H&M: no a Cara Delevingne come testimonial

Nessuna collaborazione tra il brand svedese e la top model del momento. La causa sarebbe il presunto utilizzo di cocaina da parte di Cara.

Non è un vero e proprio divorzio, quello tra H&M e Cara Delevingne, semmai una mossa preventiva (di marketing?) del colosso svedese. La collaborazione tra la top model e il brand si è limitata alla sfilata parigina di Parigina, lo ha affermato un portavoce di H&M tramite una nota ufficiale sul Sun:

Cara Delevingne non è una delle nostre modelle e ritengo che ci sia stato un malinteso nell'indicarla come volto di H&M. Abbiamo collaborato con lei solo per lo show.

La causa è lo scandalo, che forse in pochi ricordano, di qualche mese fa, quando Cara venne paparazzata davanti alla porta della sua abitazione mentre cercava di raccogliere e nascondere goffamente una non ben definita bustina di polvere bianca cadutale dalla borsa.

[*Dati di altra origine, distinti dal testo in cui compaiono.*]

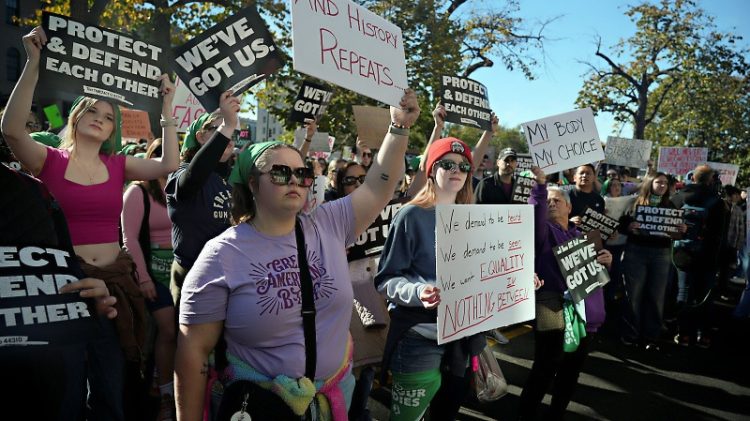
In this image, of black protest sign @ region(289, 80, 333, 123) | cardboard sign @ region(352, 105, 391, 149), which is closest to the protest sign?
cardboard sign @ region(352, 105, 391, 149)

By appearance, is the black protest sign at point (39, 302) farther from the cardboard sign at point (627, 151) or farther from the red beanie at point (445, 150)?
the cardboard sign at point (627, 151)

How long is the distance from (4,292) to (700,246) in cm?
747

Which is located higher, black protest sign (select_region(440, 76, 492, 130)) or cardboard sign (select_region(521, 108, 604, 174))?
black protest sign (select_region(440, 76, 492, 130))

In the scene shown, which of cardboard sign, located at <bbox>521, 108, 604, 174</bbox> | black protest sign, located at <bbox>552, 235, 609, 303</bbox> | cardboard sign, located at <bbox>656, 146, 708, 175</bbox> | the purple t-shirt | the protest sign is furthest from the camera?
the protest sign

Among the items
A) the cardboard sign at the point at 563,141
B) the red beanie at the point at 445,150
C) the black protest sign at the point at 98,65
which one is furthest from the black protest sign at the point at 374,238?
the cardboard sign at the point at 563,141

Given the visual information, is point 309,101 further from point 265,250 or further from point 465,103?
point 265,250

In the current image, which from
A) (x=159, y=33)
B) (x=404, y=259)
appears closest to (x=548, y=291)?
(x=404, y=259)

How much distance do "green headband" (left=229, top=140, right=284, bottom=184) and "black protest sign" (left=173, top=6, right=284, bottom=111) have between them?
1.40 m

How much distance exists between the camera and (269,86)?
16.5m

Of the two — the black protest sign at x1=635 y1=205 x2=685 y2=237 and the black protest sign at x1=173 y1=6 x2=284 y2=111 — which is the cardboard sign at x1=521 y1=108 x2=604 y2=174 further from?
the black protest sign at x1=173 y1=6 x2=284 y2=111

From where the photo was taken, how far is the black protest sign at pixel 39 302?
177cm

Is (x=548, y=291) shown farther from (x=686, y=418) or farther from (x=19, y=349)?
(x=19, y=349)

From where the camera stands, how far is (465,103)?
212 inches

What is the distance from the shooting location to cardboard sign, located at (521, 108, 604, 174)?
5465 mm
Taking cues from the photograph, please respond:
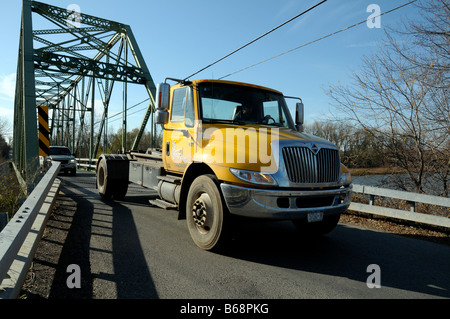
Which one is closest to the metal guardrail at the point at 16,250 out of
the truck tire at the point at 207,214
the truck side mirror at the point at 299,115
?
the truck tire at the point at 207,214

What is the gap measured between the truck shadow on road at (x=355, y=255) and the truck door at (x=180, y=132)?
1587mm

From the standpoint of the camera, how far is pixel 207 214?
435 centimetres

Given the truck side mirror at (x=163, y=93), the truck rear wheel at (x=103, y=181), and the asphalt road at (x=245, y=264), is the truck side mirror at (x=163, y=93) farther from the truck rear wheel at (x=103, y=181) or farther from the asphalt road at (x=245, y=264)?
the truck rear wheel at (x=103, y=181)

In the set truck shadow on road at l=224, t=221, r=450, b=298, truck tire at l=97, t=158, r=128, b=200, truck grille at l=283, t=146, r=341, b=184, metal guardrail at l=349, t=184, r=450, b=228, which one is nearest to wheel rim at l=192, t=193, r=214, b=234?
truck shadow on road at l=224, t=221, r=450, b=298

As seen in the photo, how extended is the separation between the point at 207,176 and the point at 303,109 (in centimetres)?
275

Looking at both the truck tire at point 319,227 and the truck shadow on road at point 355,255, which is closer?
the truck shadow on road at point 355,255

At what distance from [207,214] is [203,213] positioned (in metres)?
0.10

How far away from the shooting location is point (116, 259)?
392cm

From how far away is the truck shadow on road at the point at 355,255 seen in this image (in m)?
3.62

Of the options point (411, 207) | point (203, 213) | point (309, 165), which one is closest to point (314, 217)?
point (309, 165)
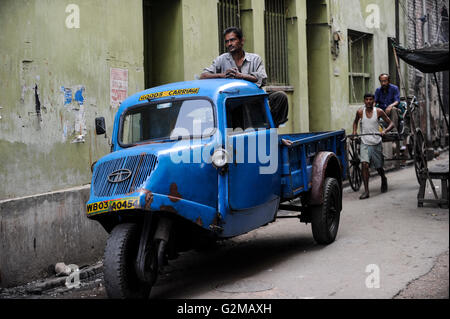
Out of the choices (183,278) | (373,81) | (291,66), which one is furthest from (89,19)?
(373,81)

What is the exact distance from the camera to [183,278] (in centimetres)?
711

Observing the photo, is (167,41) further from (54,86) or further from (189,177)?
(189,177)

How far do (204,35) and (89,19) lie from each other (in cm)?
308

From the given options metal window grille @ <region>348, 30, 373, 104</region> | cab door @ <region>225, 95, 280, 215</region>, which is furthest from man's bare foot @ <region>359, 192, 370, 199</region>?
metal window grille @ <region>348, 30, 373, 104</region>

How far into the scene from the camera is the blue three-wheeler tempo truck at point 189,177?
559 centimetres

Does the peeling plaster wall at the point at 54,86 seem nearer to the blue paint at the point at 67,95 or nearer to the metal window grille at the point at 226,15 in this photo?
the blue paint at the point at 67,95

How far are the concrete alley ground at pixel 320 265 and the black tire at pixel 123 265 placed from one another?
71cm

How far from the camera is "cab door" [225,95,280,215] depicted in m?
6.44

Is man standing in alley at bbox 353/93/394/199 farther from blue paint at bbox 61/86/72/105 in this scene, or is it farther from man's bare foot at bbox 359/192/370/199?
blue paint at bbox 61/86/72/105

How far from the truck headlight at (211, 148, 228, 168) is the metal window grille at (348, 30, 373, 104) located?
41.6 feet

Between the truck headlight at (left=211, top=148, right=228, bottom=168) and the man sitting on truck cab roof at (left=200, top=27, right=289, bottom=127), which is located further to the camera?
the man sitting on truck cab roof at (left=200, top=27, right=289, bottom=127)

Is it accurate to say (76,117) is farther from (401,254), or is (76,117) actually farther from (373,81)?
(373,81)

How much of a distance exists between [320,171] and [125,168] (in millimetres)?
3058

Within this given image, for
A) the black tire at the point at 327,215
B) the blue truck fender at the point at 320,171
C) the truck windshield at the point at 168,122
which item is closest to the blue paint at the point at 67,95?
the truck windshield at the point at 168,122
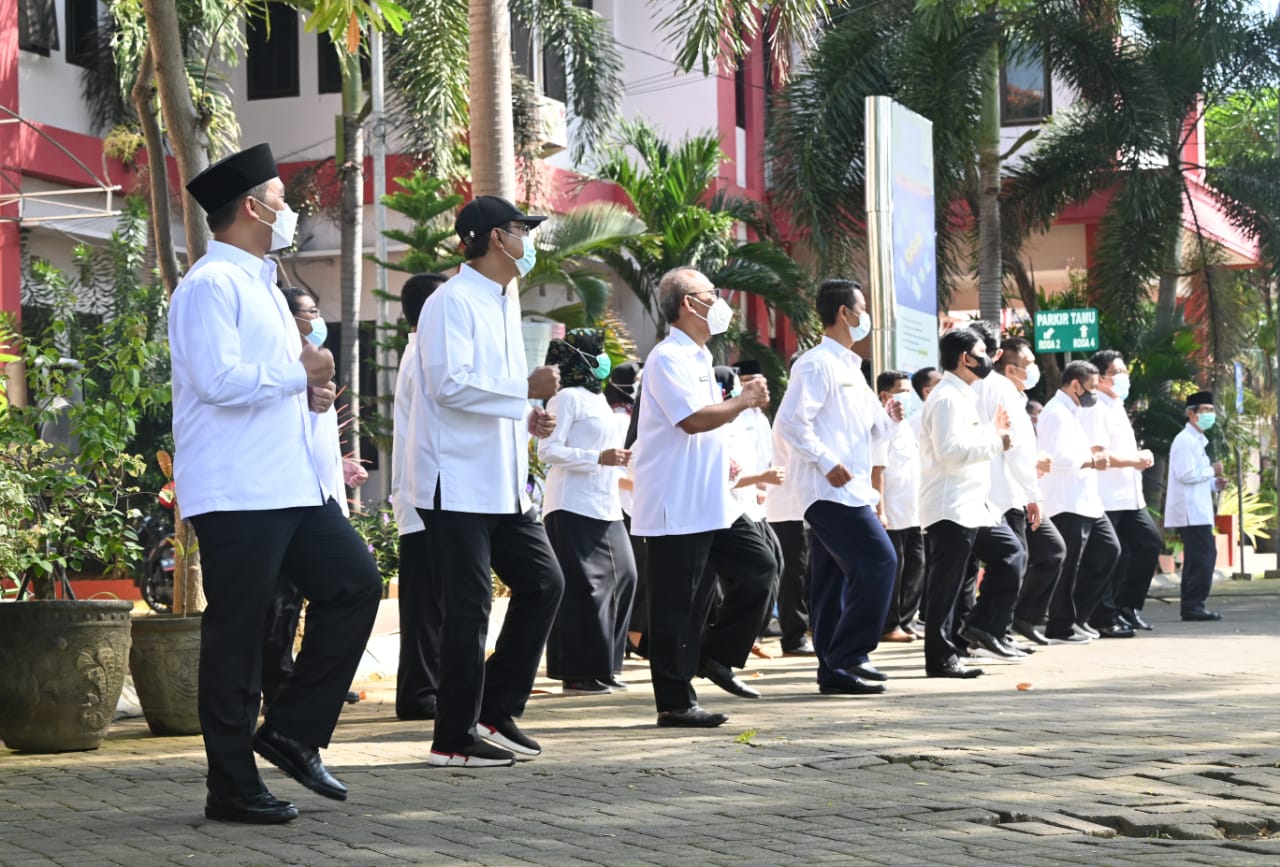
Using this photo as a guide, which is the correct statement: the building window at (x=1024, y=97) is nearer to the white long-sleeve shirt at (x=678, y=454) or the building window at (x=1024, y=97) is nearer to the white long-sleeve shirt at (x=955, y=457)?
the white long-sleeve shirt at (x=955, y=457)

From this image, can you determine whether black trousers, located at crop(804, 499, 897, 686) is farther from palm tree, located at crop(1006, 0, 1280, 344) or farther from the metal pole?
palm tree, located at crop(1006, 0, 1280, 344)

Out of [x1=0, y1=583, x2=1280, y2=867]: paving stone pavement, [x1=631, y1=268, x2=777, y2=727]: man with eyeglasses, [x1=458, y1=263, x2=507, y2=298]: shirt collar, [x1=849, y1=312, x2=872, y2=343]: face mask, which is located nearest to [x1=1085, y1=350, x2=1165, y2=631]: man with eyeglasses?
[x1=0, y1=583, x2=1280, y2=867]: paving stone pavement

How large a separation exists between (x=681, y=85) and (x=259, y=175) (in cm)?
2608

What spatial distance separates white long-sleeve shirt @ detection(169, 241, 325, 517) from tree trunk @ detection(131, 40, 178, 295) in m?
3.69

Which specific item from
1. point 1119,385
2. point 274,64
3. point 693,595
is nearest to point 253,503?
point 693,595

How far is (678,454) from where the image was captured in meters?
9.13

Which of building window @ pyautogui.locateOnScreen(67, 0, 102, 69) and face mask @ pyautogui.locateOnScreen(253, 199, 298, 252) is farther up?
building window @ pyautogui.locateOnScreen(67, 0, 102, 69)

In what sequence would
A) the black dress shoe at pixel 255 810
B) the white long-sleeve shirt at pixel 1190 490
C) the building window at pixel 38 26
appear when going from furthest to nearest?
the building window at pixel 38 26, the white long-sleeve shirt at pixel 1190 490, the black dress shoe at pixel 255 810

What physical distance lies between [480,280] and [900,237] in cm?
901

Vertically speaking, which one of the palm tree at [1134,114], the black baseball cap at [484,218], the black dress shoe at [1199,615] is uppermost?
the palm tree at [1134,114]

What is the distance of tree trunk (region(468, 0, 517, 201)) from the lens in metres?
13.3

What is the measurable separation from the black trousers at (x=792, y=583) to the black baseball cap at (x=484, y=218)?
21.4 feet

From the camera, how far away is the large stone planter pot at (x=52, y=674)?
8.27 metres

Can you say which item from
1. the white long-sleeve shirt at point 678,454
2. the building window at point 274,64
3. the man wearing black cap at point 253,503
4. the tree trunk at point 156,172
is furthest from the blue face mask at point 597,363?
the building window at point 274,64
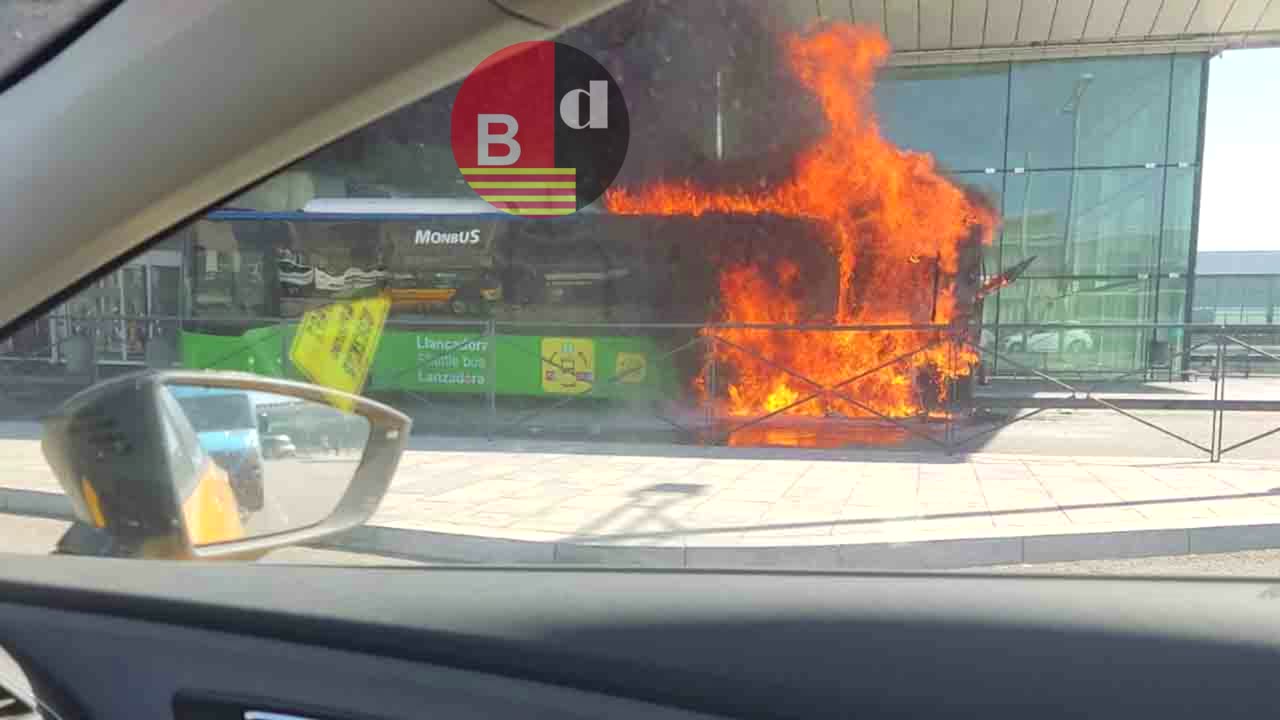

Pochi scatti e voilà: la modella viene accusata di far uso di cocaina e lo scandalo viene servito su un piatto d'argento ai tabloid di mezzo mondo. Ma il fatto pare non essere di alcuna rilevanza, almeno nel settore: le sue quotazioni non subiscono alcuna inflessione e, anzi, vedono un'impennata senza precedenti. Cara compare nelle campagne autunno-inverno 2013-2014 di DKNY, Fendi e Mulberry ed è stata eletta tra le donne meglio vestite dell'anno da Grazia UK. Senza contare che la recente rottura tra lei e Rita Ora (liason? Semplice amicizia? Le due hanno sempre giocato sul filo dell'ambiguità, ergo non è dato sapere) sta facendo parlare gli amanti del gossip e i protagonisti del jet set.

Ma il fatto che Cara sia la it-girl del momento e una delle fashion icon che più fanno tendenza poco importa a H&M. La politica dell'azienda è chiara: niente collaborazioni con chi fa uso di droghe. E Cara non fa eccezione.